EXERCISES =>
(a) Please output the part of the mailing-list message from "From: walt <w41ter@×××××.com>" through "it using systemctl.", copying everything from the first of those words down to the last without any change.
(b) Answer these questions using the mailing-list message:
(i) On what date and at what time was the message sent?
(ii) What command does the quoted reply give for enabling a service?
(iii) In which directory does that command create its symlinks?
(c) Using the mailing-list message, explain in one to three sentences why the quoted reply calls the behavior of systemctl enable a nice feature.
[[ DOCUMENT SECTION open ]]
Gentoo Archives: gentoo-user

From: walt <w41ter@×××××.com>
To: gentoo-user@l.g.o
Subject: [gentoo-user] Re: systemd not starting wpa_supplicant after last update
Date: Wed, 11 Feb 2015 23:37:53
Message-Id: mbgp3q$uuh$1@ger.gmane.org
In Reply to: Re: [gentoo-user] Re: systemd not starting wpa_supplicant after last update by Rich Freeman
1 On 02/11/2015 03:20 PM, Rich Freeman wrote:
2 > On Wed, Feb 11, 2015 at 5:37 PM, walt <w41ter@×××××.com> wrote:
3 >>
4 >> Yes, thank you! Did you use systemctl to make all the symlinks? I just did it
5 >> all manually and it works, but I'm not sure how I would have done it using systemctl.
6 >>
7 >
8 > systemctl enable <service>
9 >
10 > That looks in the unit's install section to see what target it should
11 > be associated with. This is actually a nice feature - with openrc it
12 > wasn't always obvious when things should go in the boot vs default
13 > runlevel, etc. But, all that command does is create the symlinks in
14 > the target.wants directory, so you can just create those yourself if
15 > you want to. That actually works for anything - you can effectively
16 > add a dependency to a unit by creating a directory of the appropriate
17 > name and symlinking the dependency inside.
18
19 The symlink that was puzzling me is this one:
20
21 wpa_supplicant@×××××.service -> /usr/lib64/systemd/system/wpa_supplicant@.service
22
23 The name of the symlink is not the same as the .service file it points to.
24 Is there a systemctl command that would do that for me?
[[ DOCUMENT SECTION closed ]]
[[ EXTRACTED ENTRIES open ]]
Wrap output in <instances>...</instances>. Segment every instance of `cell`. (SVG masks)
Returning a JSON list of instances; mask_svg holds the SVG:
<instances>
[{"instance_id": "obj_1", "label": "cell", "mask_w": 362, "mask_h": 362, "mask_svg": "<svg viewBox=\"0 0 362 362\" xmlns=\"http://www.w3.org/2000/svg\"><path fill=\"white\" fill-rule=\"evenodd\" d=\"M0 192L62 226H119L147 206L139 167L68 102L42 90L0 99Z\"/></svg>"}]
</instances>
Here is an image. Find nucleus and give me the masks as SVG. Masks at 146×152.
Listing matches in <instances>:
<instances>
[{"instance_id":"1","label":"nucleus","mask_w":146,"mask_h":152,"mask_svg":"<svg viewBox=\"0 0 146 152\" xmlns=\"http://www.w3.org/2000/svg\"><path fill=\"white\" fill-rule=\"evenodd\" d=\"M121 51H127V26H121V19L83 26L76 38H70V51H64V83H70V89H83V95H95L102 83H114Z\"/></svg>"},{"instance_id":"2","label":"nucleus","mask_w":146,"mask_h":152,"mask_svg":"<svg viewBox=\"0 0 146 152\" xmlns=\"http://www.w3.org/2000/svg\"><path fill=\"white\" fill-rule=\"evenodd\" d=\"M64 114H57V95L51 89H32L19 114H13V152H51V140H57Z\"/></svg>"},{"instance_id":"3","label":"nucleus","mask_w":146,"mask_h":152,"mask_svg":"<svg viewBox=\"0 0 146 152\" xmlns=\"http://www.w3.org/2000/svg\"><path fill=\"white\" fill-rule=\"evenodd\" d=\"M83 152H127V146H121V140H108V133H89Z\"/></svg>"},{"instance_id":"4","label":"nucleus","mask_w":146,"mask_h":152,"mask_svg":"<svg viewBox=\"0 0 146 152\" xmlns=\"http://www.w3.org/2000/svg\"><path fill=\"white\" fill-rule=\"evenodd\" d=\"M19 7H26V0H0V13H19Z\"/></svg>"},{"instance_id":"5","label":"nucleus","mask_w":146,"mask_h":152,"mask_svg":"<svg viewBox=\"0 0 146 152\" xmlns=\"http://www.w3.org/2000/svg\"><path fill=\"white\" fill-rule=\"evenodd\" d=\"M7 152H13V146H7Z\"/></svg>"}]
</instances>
[[ EXTRACTED ENTRIES closed ]]
YOUR RESPONSES =>
(a)
From: walt <w41ter@×××××.com>
To: gentoo-user@l.g.o
Subject: [gentoo-user] Re: systemd not starting wpa_supplicant after last update
Date: Wed, 11 Feb 2015 23:37:53
Message-Id: mbgp3q$uuh$1@ger.gmane.org
In Reply to: Re: [gentoo-user] Re: systemd not starting wpa_supplicant after last update by Rich Freeman
1 On 02/11/2015 03:20 PM, Rich Freeman wrote:
2 > On Wed, Feb 11, 2015 at 5:37 PM, walt <w41ter@×××××.com> wrote:
3 >>
4 >> Yes, thank you! Did you use systemctl to make all the symlinks? I just did it
5 >> all manually and it works, but I'm not sure how I would have done it using systemctl.

(b)
(i) Wed, 11 Feb 2015, at 23:37:53.
(ii) systemctl enable <service>
(iii) The target.wants directory.

(c) The command looks in the unit's install section to find which target the unit should be associated with. The reply calls this a nice feature because with openrc it wasn't always obvious whether things should go in the boot or the default runlevel.